All lines from the line containing "Nutrient deprivation decreases" up to and including the last line of the listing below should be echoed exactly; no other lines belong in the response.

------------------------------

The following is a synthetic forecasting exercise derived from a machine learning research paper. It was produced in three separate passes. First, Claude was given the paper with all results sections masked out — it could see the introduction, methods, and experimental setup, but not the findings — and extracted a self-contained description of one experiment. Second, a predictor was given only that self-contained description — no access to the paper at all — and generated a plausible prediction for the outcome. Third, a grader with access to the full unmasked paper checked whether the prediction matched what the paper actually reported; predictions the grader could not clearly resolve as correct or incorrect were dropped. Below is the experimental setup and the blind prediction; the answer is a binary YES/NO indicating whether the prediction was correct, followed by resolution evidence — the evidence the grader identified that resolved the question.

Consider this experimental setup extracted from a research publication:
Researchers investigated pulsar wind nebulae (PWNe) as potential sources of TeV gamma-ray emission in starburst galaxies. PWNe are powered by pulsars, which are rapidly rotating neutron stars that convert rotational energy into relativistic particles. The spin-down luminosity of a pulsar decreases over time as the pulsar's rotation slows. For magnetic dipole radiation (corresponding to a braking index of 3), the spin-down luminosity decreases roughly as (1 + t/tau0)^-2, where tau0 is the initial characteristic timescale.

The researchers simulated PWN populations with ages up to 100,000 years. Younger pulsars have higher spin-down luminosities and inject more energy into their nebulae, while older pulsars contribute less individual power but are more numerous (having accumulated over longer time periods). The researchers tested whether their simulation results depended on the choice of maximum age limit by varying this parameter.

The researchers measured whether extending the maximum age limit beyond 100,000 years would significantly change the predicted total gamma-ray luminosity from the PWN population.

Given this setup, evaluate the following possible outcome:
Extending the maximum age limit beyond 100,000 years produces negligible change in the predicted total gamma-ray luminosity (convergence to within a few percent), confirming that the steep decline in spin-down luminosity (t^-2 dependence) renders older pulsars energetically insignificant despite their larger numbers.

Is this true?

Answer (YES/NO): YES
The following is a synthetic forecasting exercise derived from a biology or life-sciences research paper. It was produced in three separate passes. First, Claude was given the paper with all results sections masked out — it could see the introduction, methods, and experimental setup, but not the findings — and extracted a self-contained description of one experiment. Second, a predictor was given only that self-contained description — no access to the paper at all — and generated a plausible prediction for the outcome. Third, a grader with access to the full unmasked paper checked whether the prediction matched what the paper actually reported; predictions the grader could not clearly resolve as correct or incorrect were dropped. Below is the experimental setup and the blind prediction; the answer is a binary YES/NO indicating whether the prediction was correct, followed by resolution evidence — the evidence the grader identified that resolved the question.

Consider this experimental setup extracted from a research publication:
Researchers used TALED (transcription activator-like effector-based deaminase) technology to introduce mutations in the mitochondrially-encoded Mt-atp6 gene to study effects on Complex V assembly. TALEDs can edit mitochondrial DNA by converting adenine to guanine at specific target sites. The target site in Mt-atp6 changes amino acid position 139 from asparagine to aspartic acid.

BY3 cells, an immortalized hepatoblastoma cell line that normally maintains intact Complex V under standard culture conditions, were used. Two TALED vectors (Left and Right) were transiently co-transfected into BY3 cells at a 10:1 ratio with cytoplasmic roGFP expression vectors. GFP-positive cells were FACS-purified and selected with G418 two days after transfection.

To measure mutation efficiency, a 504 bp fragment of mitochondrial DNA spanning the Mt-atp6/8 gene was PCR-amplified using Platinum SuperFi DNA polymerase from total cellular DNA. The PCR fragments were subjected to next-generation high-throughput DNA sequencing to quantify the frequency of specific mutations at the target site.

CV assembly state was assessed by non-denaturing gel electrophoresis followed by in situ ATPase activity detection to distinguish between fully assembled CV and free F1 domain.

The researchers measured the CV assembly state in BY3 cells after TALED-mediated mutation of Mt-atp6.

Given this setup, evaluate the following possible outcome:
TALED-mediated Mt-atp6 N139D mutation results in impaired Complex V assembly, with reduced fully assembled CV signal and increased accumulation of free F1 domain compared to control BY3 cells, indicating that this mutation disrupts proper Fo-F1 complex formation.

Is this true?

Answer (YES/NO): YES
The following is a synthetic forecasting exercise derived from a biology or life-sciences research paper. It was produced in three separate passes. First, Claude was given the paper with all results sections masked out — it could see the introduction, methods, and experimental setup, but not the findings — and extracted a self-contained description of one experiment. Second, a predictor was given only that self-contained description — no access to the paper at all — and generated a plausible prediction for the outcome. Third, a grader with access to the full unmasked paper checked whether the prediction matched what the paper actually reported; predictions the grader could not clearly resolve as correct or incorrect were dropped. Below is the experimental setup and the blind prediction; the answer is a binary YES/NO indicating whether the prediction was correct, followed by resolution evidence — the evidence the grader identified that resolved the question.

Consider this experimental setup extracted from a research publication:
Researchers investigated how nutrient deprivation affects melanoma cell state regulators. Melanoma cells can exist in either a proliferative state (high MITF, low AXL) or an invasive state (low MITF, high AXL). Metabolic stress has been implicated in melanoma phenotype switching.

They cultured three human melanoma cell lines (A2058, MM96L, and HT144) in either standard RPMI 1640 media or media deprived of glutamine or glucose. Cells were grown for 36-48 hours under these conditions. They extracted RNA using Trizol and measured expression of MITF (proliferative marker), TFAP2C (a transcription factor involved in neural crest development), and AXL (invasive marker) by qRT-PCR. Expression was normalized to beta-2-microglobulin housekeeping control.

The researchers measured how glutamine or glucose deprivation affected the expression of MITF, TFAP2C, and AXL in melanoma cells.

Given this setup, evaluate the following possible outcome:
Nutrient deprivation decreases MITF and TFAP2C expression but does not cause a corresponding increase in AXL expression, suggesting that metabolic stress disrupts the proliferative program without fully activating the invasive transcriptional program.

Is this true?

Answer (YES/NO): NO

------------------------------

## [EXERCISE OUTPUT]
Nutrient deprivation decreases MITF and TFAP2C expression but does not cause a corresponding increase in AXL expression, suggesting that metabolic stress disrupts the proliferative program without fully activating the invasive transcriptional program.

Is this true?

Answer (YES/NO): NO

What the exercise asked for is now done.